** OBJECTIF DE LA TÂCHE **
Réécrivez sous forme de liste plus courte le paragraphe de l'article sur Bernard Arnault qui commence par « Sur le plan fiscal », en gardant ses faits principaux.

** EXTRAIT DU DOCUMENT **
= = = = = = =

Bernard Arnault répond avec humour à l’enquête du Monde sur sa famille et son empire

Dans un contexte où la famille Arnault et son empire de luxe sont sous le feu des projecteurs, Bernard Arnault a décidé de réagir de manière inattendue à une enquête du Monde. Ce dernier a consacré six épisodes à la dynastie Arnault, dépeignant un portrait parfois critique de leur fonctionnement familial et professionnel. Loin de se laisser abattre, le PDG de LVMH a choisi l’ironie pour répondre aux accusations qui lui sont portées.

EN BREF

  • Bernard Arnault répond avec humour à une enquête critique du Monde.
  • Il défend son image et celle de sa famille face aux accusations de la presse.
  • Le PDG de LVMH souligne l’importance de la transparence dans son entreprise.

Cette enquête, menée par deux journalistes pendant six mois, a mis en lumière des aspects peu reluisants de la vie des Arnault, tels que des dîners familiaux tendus et des règles strictes pour les collaborateurs. Le Monde a décrit la famille comme la « dernière famille royale de France », une image qui a fait sourire Arnault, qui a partagé avec humour que ses enfants lui avaient demandé, via WhatsApp, s’ils devaient désormais lui faire la révérence.

Dans sa réponse, Arnault a pris soin de tourner en dérision plusieurs des points soulevés. Il a notamment remis en question l’idée que les cravates étaient confisquées à l’entrée des bureaux, expliquant que le choix d’une cravate plus discrète était simplement une question de savoir-vivre. Il a également reconnu avoir eu des échanges avec plusieurs présidents français, mais a souligné qu’il avait également discuté avec des dirigeants d’autres pays, une nuance qui, selon lui, n’a pas été relayée dans l’enquête.

Concernant l’expansion de LVMH en Chine, Arnault a défendu une logique commerciale simple : le groupe, qui réalise 75 % de son chiffre d’affaires hors d’Europe, cherche à se développer sur tous les marchés. Il a également pointé du doigt une ironie : le fait que l’enquête sur son influence médiatique soit soutenue par des actionnaires, dont son propre gendre.

Sur le plan fiscal, Arnault n’a pas hésité à affirmer qu’il avait profité du cadre légal mis en place pour encourager le mécénat, tout en mettant en avant ses dons significatifs, comme les 50 millions d’euros offerts à Polytechnique et les 200 millions pour la reconstruction de Notre-Dame de Paris. Il a évoqué la Fondation Louis Vuitton, qui attire chaque année 1,5 million de visiteurs, et qui reçoit également des fonds de son entreprise.

= = = = = = =

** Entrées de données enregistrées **
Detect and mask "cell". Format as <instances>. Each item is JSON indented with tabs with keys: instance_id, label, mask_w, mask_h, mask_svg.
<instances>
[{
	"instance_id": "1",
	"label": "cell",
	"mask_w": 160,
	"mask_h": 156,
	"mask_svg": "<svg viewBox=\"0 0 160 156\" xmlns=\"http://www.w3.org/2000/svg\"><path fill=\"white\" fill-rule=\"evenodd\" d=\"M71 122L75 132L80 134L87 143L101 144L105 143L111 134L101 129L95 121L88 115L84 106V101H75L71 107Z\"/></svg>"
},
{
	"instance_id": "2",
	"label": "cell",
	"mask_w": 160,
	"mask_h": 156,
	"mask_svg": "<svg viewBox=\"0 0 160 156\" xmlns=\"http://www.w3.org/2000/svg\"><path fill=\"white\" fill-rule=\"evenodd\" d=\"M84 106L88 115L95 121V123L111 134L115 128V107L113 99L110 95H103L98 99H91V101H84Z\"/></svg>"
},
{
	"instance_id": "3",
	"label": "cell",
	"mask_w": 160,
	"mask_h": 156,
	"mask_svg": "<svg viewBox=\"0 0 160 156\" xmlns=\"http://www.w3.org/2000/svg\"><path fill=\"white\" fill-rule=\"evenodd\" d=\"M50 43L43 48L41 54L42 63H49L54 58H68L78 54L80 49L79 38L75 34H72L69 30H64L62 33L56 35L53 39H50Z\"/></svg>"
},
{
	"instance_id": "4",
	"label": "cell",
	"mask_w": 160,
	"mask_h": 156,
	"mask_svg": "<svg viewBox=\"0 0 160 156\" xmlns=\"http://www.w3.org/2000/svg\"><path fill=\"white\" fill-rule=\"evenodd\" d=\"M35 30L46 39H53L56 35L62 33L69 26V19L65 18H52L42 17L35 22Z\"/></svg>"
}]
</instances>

= = = = = = =

** RÉPONSE PROPOSÉE **
- Bernard Arnault affirme avoir profité du cadre légal qui encourage le mécénat.
- Il met en avant ses dons importants : 50 millions d'euros à Polytechnique et 200 millions pour la reconstruction de Notre-Dame de Paris.
- Il évoque la Fondation Louis Vuitton, qui attire 1,5 million de visiteurs par an et reçoit aussi des fonds de son entreprise.